* Lesetext:
Ärzte wollen Organentnahme bei Hirntoten verbieten


Hunderte Menschen sind in der Schweiz auf eine Organspende angewiesen, hier das Modell eines Herzens. (Bilder: Annick Ramp / NZZ)
Herzen oder Lungen aus einem noch lebenden Körper zu schneiden – das sei ein «massiver kultureller Bruch», findet eine Gruppe von Medizinern. Sie haben einen Verein gebildet, um radikale Forderungen in die Tat umzusetzen.

Simon Hehli | Neue Zürcher Zeitung

Sie haben das Leben anderer Menschen gerettet, indem sie starben: 126 Frauen und Männer in der Schweiz wurden im vergangenen Jahr nach einem Hirntod zu Organspendern. Das sind zu wenige, findet die Jeune Chambre Internationale (JCI). Die Organisation fordert deshalb in einer Volksinitiative, dass die Schweiz zur sogenannten Widerspruchslösung übergeht.

* Extrahierte Daten:
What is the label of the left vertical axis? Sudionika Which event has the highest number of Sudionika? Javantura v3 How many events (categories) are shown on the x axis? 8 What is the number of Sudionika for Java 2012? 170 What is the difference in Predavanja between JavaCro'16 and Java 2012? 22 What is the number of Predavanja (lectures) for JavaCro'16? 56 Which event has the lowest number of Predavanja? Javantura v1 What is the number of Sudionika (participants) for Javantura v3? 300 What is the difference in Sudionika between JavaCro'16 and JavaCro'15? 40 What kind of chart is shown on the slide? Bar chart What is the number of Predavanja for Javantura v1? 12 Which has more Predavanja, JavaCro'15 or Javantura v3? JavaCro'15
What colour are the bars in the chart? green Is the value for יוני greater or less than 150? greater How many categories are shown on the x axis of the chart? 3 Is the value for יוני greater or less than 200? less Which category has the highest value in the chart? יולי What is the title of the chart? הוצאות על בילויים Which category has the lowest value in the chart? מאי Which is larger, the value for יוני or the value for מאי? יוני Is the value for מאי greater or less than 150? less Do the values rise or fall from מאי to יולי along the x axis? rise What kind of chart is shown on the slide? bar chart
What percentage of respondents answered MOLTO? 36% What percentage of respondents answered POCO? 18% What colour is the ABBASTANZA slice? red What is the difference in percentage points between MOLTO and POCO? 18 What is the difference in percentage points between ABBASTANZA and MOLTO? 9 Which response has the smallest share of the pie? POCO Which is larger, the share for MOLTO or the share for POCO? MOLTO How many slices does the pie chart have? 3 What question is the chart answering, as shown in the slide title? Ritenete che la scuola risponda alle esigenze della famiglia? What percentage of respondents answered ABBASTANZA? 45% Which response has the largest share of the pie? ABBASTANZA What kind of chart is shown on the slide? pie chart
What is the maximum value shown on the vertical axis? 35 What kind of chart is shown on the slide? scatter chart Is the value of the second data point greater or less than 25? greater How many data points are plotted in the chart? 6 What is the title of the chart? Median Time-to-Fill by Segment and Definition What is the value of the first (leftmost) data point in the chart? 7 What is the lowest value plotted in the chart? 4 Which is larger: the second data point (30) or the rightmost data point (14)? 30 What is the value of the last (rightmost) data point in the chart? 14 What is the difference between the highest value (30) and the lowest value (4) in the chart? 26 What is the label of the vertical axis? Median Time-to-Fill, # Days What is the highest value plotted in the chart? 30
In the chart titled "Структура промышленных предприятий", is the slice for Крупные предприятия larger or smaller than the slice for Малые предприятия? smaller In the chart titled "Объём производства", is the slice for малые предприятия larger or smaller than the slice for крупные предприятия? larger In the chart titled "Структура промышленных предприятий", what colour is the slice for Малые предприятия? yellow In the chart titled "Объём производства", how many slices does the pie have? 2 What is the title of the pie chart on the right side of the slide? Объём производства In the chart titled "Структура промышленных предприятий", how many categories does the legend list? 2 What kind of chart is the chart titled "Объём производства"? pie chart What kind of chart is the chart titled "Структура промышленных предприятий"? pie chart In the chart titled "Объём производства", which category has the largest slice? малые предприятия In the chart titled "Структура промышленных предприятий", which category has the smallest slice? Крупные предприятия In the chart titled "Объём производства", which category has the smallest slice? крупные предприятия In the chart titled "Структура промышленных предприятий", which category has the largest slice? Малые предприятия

* Aufgabenstellungen:
1 > Schreiben Sie aus dem Artikel zur Organentnahme bei Hirntoten den Abschnitt von „Sie haben das“ bis einschließlich „sogenannten Widerspruchslösung übergeht.“ wortgetreu ab.
2 > Schreiben Sie den Artikel zur Organentnahme bei Hirntoten im Anschluss an seinen letzten Satz weiter.

* Antworten je Aufgabe:
1 >
Sie haben das Leben anderer Menschen gerettet, indem sie starben: 126 Frauen und Männer in der Schweiz wurden im vergangenen Jahr nach einem Hirntod zu Organspendern. Das sind zu wenige, findet die Jeune Chambre Internationale (JCI). Die Organisation fordert deshalb in einer Volksinitiative, dass die Schweiz zur sogenannten Widerspruchslösung übergeht.

2 >
Dadurch würden alle Personen zu Organspendern, die sich nicht explizit dagegen ausgesprochen haben. Vor einigen Tagen wurde die Volksinitiative mit 113 000 beglaubigten Unterschriften eingereicht. Mitten in die Debatte über Sinn oder Unsinn dieser auch vom Ärzteverband FMH unterstützten Initiative platzt nun ein neuer Verein von Ärzten und Pflegefachleuten namens Äpol, der das Gegenteil will: ein Totalverbot von Organspenden von Hirntoten.